• _Texto de lectura_:

Definía con precisión el filósofo Carlos Pereyra, hombre de izquierda, que la democracia necesariamente es política, plural, formal y representativa. Mas la reforma electoral anunciada por la presidencia de México busca cerrar los espacios para la representación formal de la pluralidad política de la sociedad.
El día de su toma de posesión, la presidenta Sheinbaum expresó que impulsaría una reforma electoral, cuyos principales temas había delineado su antecesor: 1) acabar con la representación proporcional en el Congreso de la Unión; 2) elegir por voto universal a consejeros del Instituto Nacional Electoral (INE) y magistrados del Tribunal –esto último ya se concretó con la reforma al poder judicial–, 3) reducir los costos del INE recortando su estructura permanente y 4) disminuir el financiamiento público a los partidos políticos. Cada uno de esos puntos representa un viraje en franco contrasentido de las reformas políticas que hicieron posible la democratización del país.

• _Información proporcionada_:
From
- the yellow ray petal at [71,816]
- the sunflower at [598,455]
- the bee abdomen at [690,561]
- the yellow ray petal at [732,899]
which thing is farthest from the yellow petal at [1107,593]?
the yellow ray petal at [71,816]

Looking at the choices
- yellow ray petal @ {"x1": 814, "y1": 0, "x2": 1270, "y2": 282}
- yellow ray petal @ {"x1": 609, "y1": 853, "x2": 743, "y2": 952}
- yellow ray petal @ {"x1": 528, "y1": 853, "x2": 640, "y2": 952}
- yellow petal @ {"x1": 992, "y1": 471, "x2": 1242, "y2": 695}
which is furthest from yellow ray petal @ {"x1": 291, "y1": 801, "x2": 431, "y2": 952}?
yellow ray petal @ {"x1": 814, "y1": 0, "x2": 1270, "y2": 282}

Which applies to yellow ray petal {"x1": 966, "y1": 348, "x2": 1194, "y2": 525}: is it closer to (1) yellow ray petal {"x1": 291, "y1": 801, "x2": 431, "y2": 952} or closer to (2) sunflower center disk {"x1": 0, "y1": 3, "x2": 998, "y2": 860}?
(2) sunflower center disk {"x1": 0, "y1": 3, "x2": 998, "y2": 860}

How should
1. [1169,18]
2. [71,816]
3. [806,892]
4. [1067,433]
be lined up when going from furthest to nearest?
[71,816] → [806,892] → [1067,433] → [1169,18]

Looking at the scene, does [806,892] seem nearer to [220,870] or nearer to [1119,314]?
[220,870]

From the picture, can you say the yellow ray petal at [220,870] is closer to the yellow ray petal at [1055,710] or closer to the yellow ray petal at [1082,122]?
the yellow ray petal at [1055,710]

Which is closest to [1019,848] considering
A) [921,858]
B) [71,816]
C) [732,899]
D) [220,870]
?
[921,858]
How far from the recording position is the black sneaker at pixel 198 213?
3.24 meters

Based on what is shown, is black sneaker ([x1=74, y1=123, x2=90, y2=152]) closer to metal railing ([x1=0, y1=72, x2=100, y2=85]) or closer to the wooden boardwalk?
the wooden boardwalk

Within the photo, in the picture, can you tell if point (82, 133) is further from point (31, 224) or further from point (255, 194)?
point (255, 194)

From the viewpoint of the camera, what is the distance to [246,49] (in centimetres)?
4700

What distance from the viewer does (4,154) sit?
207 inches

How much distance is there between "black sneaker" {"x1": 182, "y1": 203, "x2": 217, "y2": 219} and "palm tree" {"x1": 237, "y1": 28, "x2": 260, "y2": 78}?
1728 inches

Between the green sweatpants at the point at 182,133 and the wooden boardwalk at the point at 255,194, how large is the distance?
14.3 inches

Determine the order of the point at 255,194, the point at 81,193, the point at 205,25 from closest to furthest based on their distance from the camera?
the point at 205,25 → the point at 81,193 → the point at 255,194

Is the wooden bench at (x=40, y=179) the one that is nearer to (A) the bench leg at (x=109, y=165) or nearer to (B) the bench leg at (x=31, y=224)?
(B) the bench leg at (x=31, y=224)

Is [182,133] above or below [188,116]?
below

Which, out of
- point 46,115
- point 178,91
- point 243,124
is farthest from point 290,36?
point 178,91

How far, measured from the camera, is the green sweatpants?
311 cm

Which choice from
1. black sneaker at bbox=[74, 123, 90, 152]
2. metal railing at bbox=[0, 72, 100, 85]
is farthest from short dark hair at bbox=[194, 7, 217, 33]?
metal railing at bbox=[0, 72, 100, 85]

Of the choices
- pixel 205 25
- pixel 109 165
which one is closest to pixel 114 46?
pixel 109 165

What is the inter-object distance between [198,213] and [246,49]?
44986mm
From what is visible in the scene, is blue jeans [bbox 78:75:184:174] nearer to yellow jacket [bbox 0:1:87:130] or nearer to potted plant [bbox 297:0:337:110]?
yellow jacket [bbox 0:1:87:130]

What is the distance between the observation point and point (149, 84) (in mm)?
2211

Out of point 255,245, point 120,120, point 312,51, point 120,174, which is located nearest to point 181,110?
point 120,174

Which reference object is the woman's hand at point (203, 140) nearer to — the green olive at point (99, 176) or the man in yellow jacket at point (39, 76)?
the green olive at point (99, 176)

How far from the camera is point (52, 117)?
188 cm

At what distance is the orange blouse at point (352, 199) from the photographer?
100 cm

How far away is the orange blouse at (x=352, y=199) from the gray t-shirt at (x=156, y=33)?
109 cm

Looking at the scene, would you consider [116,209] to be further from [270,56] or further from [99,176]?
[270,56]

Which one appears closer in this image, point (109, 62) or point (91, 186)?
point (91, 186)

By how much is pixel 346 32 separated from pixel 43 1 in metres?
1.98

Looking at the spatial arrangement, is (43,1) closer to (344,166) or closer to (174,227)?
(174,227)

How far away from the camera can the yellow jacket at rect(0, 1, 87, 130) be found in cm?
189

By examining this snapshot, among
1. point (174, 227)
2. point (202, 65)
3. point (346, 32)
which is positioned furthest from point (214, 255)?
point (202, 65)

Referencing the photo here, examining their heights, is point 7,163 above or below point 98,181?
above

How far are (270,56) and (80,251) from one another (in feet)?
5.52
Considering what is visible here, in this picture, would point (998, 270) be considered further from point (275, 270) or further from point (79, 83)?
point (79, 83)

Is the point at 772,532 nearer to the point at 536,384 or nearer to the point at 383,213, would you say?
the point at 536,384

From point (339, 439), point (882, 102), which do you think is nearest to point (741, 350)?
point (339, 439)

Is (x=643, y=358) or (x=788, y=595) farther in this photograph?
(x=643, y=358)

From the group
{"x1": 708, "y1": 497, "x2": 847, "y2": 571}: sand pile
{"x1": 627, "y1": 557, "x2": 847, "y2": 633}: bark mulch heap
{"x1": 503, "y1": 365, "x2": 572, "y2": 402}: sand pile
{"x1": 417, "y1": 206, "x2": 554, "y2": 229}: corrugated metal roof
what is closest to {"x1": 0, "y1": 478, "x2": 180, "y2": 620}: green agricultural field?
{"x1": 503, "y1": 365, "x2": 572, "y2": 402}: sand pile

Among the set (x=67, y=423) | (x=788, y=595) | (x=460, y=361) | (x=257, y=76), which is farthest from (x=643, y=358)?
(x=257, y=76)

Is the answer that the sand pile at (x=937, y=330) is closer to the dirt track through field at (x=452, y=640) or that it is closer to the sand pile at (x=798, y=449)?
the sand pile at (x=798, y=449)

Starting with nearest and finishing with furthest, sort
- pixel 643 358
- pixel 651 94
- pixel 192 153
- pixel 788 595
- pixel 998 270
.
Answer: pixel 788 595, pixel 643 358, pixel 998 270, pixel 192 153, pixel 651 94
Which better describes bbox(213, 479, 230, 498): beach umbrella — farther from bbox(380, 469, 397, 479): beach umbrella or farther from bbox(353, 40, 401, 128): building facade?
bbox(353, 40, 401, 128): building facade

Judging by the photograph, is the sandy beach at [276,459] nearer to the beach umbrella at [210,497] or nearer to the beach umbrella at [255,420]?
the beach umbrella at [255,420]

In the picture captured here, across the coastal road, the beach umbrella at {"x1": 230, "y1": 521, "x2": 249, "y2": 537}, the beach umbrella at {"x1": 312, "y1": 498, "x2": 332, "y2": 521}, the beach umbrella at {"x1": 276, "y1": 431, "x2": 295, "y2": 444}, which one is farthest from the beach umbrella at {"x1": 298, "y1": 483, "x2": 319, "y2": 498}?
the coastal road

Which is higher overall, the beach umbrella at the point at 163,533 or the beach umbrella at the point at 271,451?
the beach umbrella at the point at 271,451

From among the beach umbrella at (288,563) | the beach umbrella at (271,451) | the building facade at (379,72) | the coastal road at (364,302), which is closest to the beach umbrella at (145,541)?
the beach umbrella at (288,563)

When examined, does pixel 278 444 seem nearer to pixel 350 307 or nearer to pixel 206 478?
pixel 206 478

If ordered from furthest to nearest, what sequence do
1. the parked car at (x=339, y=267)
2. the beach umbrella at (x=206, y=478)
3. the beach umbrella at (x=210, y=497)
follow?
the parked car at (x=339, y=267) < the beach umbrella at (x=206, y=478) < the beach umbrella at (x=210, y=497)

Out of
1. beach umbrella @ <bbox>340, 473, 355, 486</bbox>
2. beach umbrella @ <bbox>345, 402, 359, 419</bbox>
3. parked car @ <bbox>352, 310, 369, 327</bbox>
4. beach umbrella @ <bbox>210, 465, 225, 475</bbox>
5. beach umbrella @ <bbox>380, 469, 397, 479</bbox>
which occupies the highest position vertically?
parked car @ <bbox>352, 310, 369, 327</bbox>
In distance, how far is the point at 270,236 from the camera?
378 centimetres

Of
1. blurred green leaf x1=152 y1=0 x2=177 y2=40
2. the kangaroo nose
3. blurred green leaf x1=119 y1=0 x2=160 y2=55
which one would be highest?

• _Tareas asignadas_:
a. Según el texto sobre la reforma electoral, ¿cómo definía Carlos Pereyra la democracia?
b. Reescriba en forma de lista el párrafo del texto sobre la reforma electoral que comienza con «El día de su toma de posesión», conservando sus datos principales.
c. Prosiga el texto sobre la reforma electoral a partir de su última oración.
El material es independiente y no guarda relación con el texto sobre la reforma electoral.

• _Respuestas por tarea_:
a. Como necesariamente política, plural, formal y representativa.

b.
- El día de su toma de posesión, la presidenta Sheinbaum anunció que impulsaría una reforma electoral. Su antecesor había delineado los temas principales:
  1. Acabar con la representación proporcional en el Congreso de la Unión.
  2. Elegir por voto universal a consejeros del INE y magistrados del Tribunal. Lo relativo a los magistrados ya se concretó con la reforma al poder judicial.
  3. Reducir los costos del INE recortando su estructura permanente.
  4. Disminuir el financiamiento público a los partidos políticos.
- Cada punto representa un viraje contrario a las reformas políticas que hicieron posible la democratización del país.

c.
Se trata de una iniciativa de reforma política que no surge con el propósito de ampliar los derechos políticos de la ciudadanía y de las minorías, como ocurrió sistemáticamente con las reformas electorales aprobadas entre 1977 y 2014. Este cambio mayor al sistema político se pretende aprobar, además, sin el mínimo consenso con las oposiciones. Una reforma unilateral impuesta desde el gobierno, merced a una mayoría calificada que no surgió del voto popular al Congreso en 2024, sino de la sobrerrepresentación que otorgaron contra la letra y el espíritu de la Constitución el INE y el Tribunal Electoral. Al no haber sido procesada democráticamente, la reforma puede tener el efecto contrario a las previas: ser en sí misma una fuente de conflicto en vez de solución de problemas, comprometer la legitimidad de los comicios e incluso la de quienes emerjan como ganadores de ellos, y terminar por bloquear el único cauce que las sociedades humanas han encontrado para procesar de forma civilizada y pacífica la ardua lucha por el poder político, es decir, las elecciones auténticas.
Veamos los cuatro apartados de la reforma que prepara el gobierno, así como sus implicaciones.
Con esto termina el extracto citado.